RNA Secondary Structure Prediction By Learning Unrolled Algorithms

TL;DR

E2Efold is a deep learning model that predicts RNA secondary structures by directly modeling base-pairing matrices and using unrolled algorithms to enforce biological constraints, achieving state-of-the-art accuracy and efficiency.

Contribution

The paper introduces E2Efold, a novel end-to-end deep learning approach that incorporates unrolled algorithms for constrained prediction of RNA structures.

Findings

E2Efold outperforms previous methods, especially for pseudoknotted structures.

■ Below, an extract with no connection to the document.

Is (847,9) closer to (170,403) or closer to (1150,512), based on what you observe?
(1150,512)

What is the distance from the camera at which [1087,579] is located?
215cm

It achieves superior accuracy while maintaining fast inference times.

Demonstrates effectiveness on benchmark datasets.

Abstract

In this paper, we propose an end-to-end deep learning model, called E2Efold, for RNA secondary structure prediction which can effectively take into account the inherent constraints in the problem. The key idea of E2Efold is to directly predict the RNA base-pairing matrix, and use an unrolled algorithm for constrained programming as the template for deep architectures to enforce constraints. With comprehensive experiments on benchmark datasets, we demonstrate the superior performance of E2Efold: it predicts significantly better structures compared to previous SOTA (especially for pseudoknotted structures), while being as efficient as the fastest algorithms in terms of inference time.